#### What to produce
Rewrite the items below, swapping every "pebbledash render" for "rendered wall" and keeping everything else the same.

#### Some items
┌──

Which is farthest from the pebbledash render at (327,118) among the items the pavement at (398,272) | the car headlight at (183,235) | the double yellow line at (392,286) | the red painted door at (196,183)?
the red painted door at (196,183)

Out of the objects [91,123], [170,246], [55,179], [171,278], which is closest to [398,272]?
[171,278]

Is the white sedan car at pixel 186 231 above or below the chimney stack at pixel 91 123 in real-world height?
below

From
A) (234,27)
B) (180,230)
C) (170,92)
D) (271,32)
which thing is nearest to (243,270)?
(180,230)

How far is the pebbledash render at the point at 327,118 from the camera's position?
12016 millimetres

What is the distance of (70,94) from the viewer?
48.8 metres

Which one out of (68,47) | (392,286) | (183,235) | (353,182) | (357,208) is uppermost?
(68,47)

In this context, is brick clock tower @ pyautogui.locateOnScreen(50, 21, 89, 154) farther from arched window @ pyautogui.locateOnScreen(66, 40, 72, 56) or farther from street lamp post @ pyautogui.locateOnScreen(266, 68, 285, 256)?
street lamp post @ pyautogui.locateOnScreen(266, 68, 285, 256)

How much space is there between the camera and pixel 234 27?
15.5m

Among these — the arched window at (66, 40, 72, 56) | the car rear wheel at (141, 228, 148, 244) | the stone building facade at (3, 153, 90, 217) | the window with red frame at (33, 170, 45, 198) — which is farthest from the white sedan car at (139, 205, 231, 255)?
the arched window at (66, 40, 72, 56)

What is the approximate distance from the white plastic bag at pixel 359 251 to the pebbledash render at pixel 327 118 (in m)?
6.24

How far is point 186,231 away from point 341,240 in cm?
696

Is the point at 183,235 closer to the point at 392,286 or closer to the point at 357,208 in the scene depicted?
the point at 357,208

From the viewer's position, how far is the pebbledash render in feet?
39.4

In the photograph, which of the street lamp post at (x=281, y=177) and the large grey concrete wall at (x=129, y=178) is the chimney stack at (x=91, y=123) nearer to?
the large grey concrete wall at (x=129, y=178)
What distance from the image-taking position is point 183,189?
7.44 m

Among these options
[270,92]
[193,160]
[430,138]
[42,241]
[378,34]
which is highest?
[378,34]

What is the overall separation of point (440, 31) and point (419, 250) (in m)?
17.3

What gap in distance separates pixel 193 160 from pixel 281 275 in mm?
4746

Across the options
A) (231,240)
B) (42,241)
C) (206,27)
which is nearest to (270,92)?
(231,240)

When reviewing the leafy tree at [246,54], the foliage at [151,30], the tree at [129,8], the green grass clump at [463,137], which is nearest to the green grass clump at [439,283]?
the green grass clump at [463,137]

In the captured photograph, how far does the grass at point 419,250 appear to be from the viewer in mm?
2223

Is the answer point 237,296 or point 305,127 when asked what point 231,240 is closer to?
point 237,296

└──

#### Result for this task
Which is farthest from the rendered wall at (327,118) among the items the pavement at (398,272) | the car headlight at (183,235) | the double yellow line at (392,286) | the red painted door at (196,183)?
the red painted door at (196,183)

Out of the objects [91,123], [170,246], [55,179], [171,278], which is closest to [398,272]?
[171,278]

Is the white sedan car at pixel 186 231 above or below the chimney stack at pixel 91 123 in real-world height?
below

From
A) (234,27)
B) (180,230)
C) (170,92)
D) (271,32)
which thing is nearest to (243,270)?
(180,230)

How far is the rendered wall at the point at 327,118 from the camera's position?
12016 millimetres

What is the distance of (70,94) from the viewer?
48.8 metres

Which one out of (68,47) | (392,286) | (183,235) | (353,182) | (357,208) is uppermost?
(68,47)

In this context, is brick clock tower @ pyautogui.locateOnScreen(50, 21, 89, 154) farther from arched window @ pyautogui.locateOnScreen(66, 40, 72, 56) or farther from street lamp post @ pyautogui.locateOnScreen(266, 68, 285, 256)?
street lamp post @ pyautogui.locateOnScreen(266, 68, 285, 256)

How much space is there between the camera and pixel 234 27?
15.5m

Among these — the arched window at (66, 40, 72, 56) | the car rear wheel at (141, 228, 148, 244) | the stone building facade at (3, 153, 90, 217) | the window with red frame at (33, 170, 45, 198) — which is farthest from the white sedan car at (139, 205, 231, 255)?
the arched window at (66, 40, 72, 56)

What is the approximate distance from the white plastic bag at pixel 359 251 to the rendered wall at pixel 327 118 (in m)?
6.24

How far is point 186,231 away from point 341,240 in cm?
696

Is the point at 183,235 closer to the point at 392,286 or closer to the point at 357,208 in the scene depicted?
the point at 357,208

From the viewer's position, how far is the rendered wall in feet?
39.4

In the photograph, which of the street lamp post at (x=281, y=177) and the large grey concrete wall at (x=129, y=178) is the chimney stack at (x=91, y=123) nearer to?
the large grey concrete wall at (x=129, y=178)
What distance from the image-taking position is point 183,189?
7.44 m

Among these options
[270,92]
[193,160]
[430,138]
[42,241]
[378,34]
which is highest?
[378,34]

What is the overall separation of point (440, 31) and point (419, 250) (in m)?
17.3

What gap in distance separates pixel 193 160 from pixel 281 275 in mm?
4746

Across the options
A) (231,240)
B) (42,241)
C) (206,27)
which is nearest to (270,92)?
(231,240)

When reviewing the leafy tree at [246,54], the foliage at [151,30], the tree at [129,8], the green grass clump at [463,137], which is nearest to the green grass clump at [439,283]?
the green grass clump at [463,137]

In the captured photograph, how far does the grass at point 419,250 appear to be from the viewer in mm?
2223

Is the answer point 237,296 or point 305,127 when asked what point 231,240 is closer to?
point 237,296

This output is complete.